AI Building Itself: The Threshold of Recursive Self-Improvement
According to Import AI newsletter, there is a 60% chance that by 2028 we will see AI systems capable of developing their own successor without human intervention. What does this mean?
June 13, 2026 · 4 min read
TL;DR: Import AI predicts that AI could begin building itself before 2028, automating research and development. This opens the door to recursive improvement with unpredictable consequences for society.
What happened?
The Import AI newsletter, in its 455th edition, published a detailed analysis titled “AI systems are about to start building themselves”. Its author, Jack Clark, co-founder of Anthropic, argues that there is a probability greater than 60% that before the end of 2028, an AI system capable of performing research and development autonomously, including creating its own successor without human intervention, will be achieved. The evidence is based on observable trends in benchmarks such as SWE-Bench (solving real software problems) and the growing ability of models to chain complex coding tasks. Clark notes that full automation of AI R&D could occur within two to three years, with a prototype of a “model that trains its successor” possibly within one or two years, although frontier models are more expensive and require significant human effort.
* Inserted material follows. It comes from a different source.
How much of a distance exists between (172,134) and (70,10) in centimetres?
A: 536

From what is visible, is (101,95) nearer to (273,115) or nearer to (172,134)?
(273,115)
The analysis is supported by public data from arXiv, bioRxiv, and NBER, as well as observation of products deployed by frontier companies. Clark states that “all components are ready to automate the production of current AI systems: the engineering component.” This includes advances in code generation, autonomous debugging, and hyperparameter optimization, which are already being integrated into real workflows.
Why is this important?
Recursive self-improvement is considered a critical milestone on the path to artificial general intelligence (AGI). If an AI can redesign itself to be smarter, it could trigger a cycle of accelerated improvement leading to systems far more capable than humans in a short time. This would have profound implications in areas such as safety, control, economics, and ethics. Clark notes that society is not prepared for the changes this entails, and the future becomes “almost impossible to forecast” once that Rubicon is crossed.
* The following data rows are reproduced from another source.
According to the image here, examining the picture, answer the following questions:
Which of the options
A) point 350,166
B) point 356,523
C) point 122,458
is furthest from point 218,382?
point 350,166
Historically, milestones like deep learning (2012) or transformers (2017) took years to mature, but the current iteration speed is much higher. For example, the SWE-Bench benchmark has gone from 0% accuracy in 2023 to over 50% in 2025 on models like Claude 3.5 Sonnet. If this trend continues, the ability of an AI to perform autonomous R&D could be achieved sooner than expected.
Consequences and risks
- Risk of loss of control: If an AI becomes smarter than its creators, it could be difficult to align its goals with humans. Alignment research, such as that by Anthropic, attempts to mitigate this, but there are no guaranteed solutions yet.
- Labor disruption: Automation of scientific research and software development could displace millions of knowledge workers. According to a Goldman Sachs report (2023), AI could affect 300 million jobs globally, and self-improvement would accelerate that process.
- Arms race: Companies and countries could compete to be the first to achieve self-improvement, prioritizing speed over safety. This echoes the nuclear race of the 20th century, but with a much faster pace of change.
- Concentration of power: Whoever controls the first self-improving AI could gain an unstoppable strategic advantage. Companies like OpenAI, Google DeepMind, and Anthropic already invest billions in R&D, and such a breakthrough could consolidate an unprecedented technological monopoly.
Additionally, there are existential risks: a misaligned system could make catastrophic decisions if its goal is not perfectly aligned with human well-being. Clark mentions that “we don’t know how to wrap our heads around” these implications.
What should readers know?
There is no unanimous consensus on the timeline. Many experts, like Yann LeCun (Meta), believe that recursive self-improvement is still far off, and that fundamental advances in reasoning and planning are missing. However, Import AI's analysis is based on public data and concrete trends, such as progress on SWE-Bench and the ability of models to chain tasks. Clark warns that he does not expect this to happen in 2026, but a prototype within one or two years.
It is crucial that civil society, regulators, and industry initiate an informed debate on how to manage this transition. Initiatives like AI alignment research, global governance frameworks (such as the UK's AI Safety Summit in 2023), and investment in transparency are more urgent than ever. Readers should understand that although the future is uncertain, the probability of AI automating itself is high enough to take action now.
“We are living in the time when AI research will be automated end-to-end. If that happens, we will cross a Rubicon into a future almost impossible to forecast.” – Jack Clark, Import AI
For context, in 2023, an OpenAI study estimated that 80% of workers would see at least 10% of their tasks affected by language models. With self-improvement, that percentage could increase dramatically. Additionally, global AI investment reached $150 billion in 2024, according to CB Insights, accelerating innovation but also risks. Society must prepare for a scenario where AI is not just a tool, but an autonomous agent of innovation.